The diagnostic value of the FPG and OGTT has been documented for young patients, especially pregnant women (1). Whereas the focus of this article is the FPG, the key issue is the clinical significance and variability of the OGTT—the reference test or "gold standard"—in this group of older patients. Because the sensitivity and specificity of cut points for the FPG varied within the 2 age strata described, the authors properly question the validity of OGTT as a "gold standard" for elderly patients. Knowing the HbA1c or 2-hour postprandial glucose levels for some patients may have aided assessment of FPG in this setting.

The authors point out that prevalence or pretest probability of disease directly affects the predictive values of diagnostic tests. To further guide clinical decision making, the diagnostic cut points for subsets of this population could have also been determined from receiver operator characteristic curves, and the corresponding likelihood ratios (which are more stable than sensitivity and specificity [2]) could have been calculated.

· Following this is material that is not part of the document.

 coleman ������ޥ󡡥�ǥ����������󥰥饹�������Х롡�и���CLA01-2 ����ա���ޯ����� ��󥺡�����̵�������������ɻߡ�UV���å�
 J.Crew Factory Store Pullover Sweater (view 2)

Present World Health Organization criteria for diabetic screening and diagnosis using the plasma glucose and OGTT are still under discussion (3). In this study, negative predictive values were high and stable in both age strata described. Ruling out diabetes in the elderly using the suggested FPG cut points, therefore, seems feasible. As the writers rightly point out, however, the value to this population of early diagnosis is still subject to debate and further research.

Robert Bloomfield, MD
Carolyn Pedley, MD
Wake Forest University School of Medicine Bowman Gray CampusWinston-Salem, North Carolina, USA

Robert Bloomfield, MD
Wake Forest University School of Medicine Bowman Gray Campus
Winston-Salem, North Carolina, USA

Carolyn Pedley, MD
Wake Forest University School of Medicine Bowman Gray Campus
Winston-Salem, North Carolina, USA


References

1. Spallacy WN. Understanding and managing of pregnancy in women with diabetes mellitus. In: Gold JJ, Josimovich JB: eds. Gynecologic Endocrinology. 4th ed. New York: Plenum Publishing Corp.; 1987:529-40.

2. Sackett DL, Haynes RB, Tugwell P. In: Clinical Epidemiology. Boston: Little Brown & Co.; 1985:101-7.

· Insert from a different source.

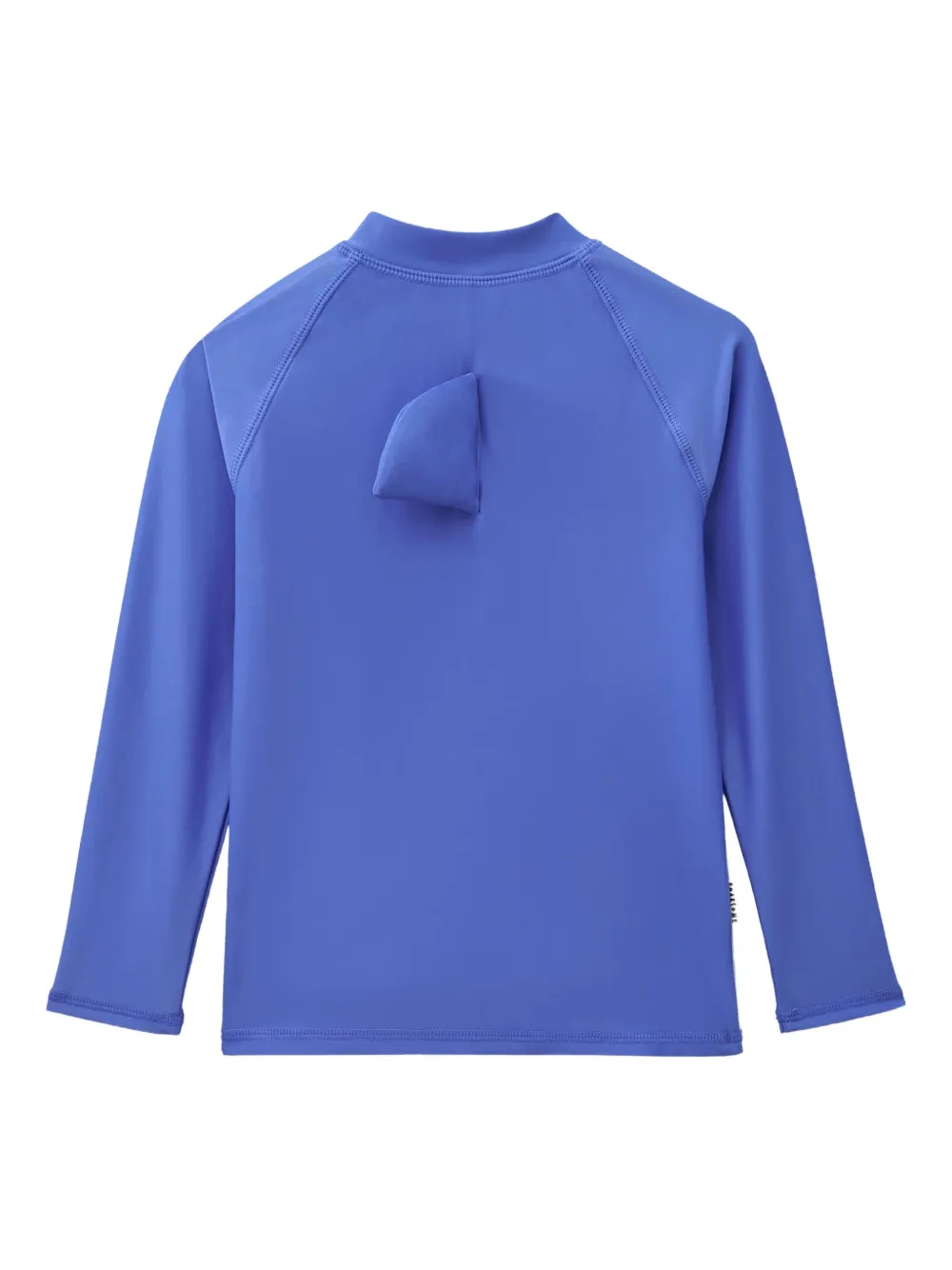 Roarsome logo-patch sun protective T-shirt | Sun Protection | Image 2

3. World Health Organization. Diabetes mellitus: Report of the WHO Study Group. Geneva: World Health Organization; 1985; Tech. Rep. Ser. no. 727.

1997 Editorial Update: The recent American Diabetes Association recommendation for a diagnosis of diabetes requries only 2 FPGs ≥ 7 for a positive test. Expert Committee on the Diagnosis and Classification of Diabetes Mellitus. Report of the Expert Committee on the Diagnosis and Classification of Diabetes Mellitus. Diabetes Care. 1997; 20:1183-97.